La cultura e la tradizione medica, giuridica e politica italiana finora si sono sempre schierate dalla parte del malato, per guarirlo quando possibile, per curarlo sempre. Includendo nel processo di cura anche la famiglia, consapevoli che l’amore crea vincoli fortissimi, che comportano l’onere e l’onore della condivisione della sofferenza: quando in una famiglia qualcuno sta male, tutta la famiglia soffre e proprio per questo si prodiga per alleggerire la sofferenza degli altri. Abbiamo bisogno in Italia e in Europa di una normativa esplicitamente schierata dalla parte degli ultimi, dei malati, dei disabili, degli anziani, contro ogni possibile discriminazione, compresa quella che distingue tra sani e malati, tra persone autonome e persone che non lo sono.

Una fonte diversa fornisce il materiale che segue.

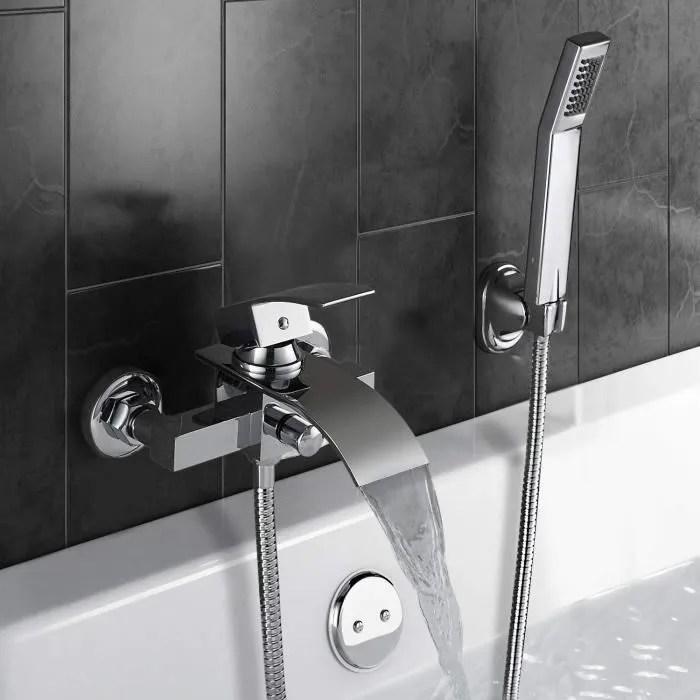 robinet mitigeur baignoire mural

Se non cogliamo la sottile provocazione della cultura della morte che si va diffondendo con un falso senso di pietà, scivoleremo in quella che Papa Francesco ha chiamato l’eresia dell’amore, stravolgendo anche il significato dell’amore. Ti uccido, ti tolgo la vita perché ti amo e non voglio vederti soffrire. Oppure a livello di Sistema sanitario nazionale: ti lascio morire, facilito gli interventi che anticipano la tua morte per non farti soffrire e risparmiare risorse da investire nella cura di altri che potrebbero essere autonomi e produttivi, mentre tu non potrai più contribuire al Pil nazionale. È la lezione di Tafida e la sua provocazione al nostro Parlamento perché legiferi presto e bene.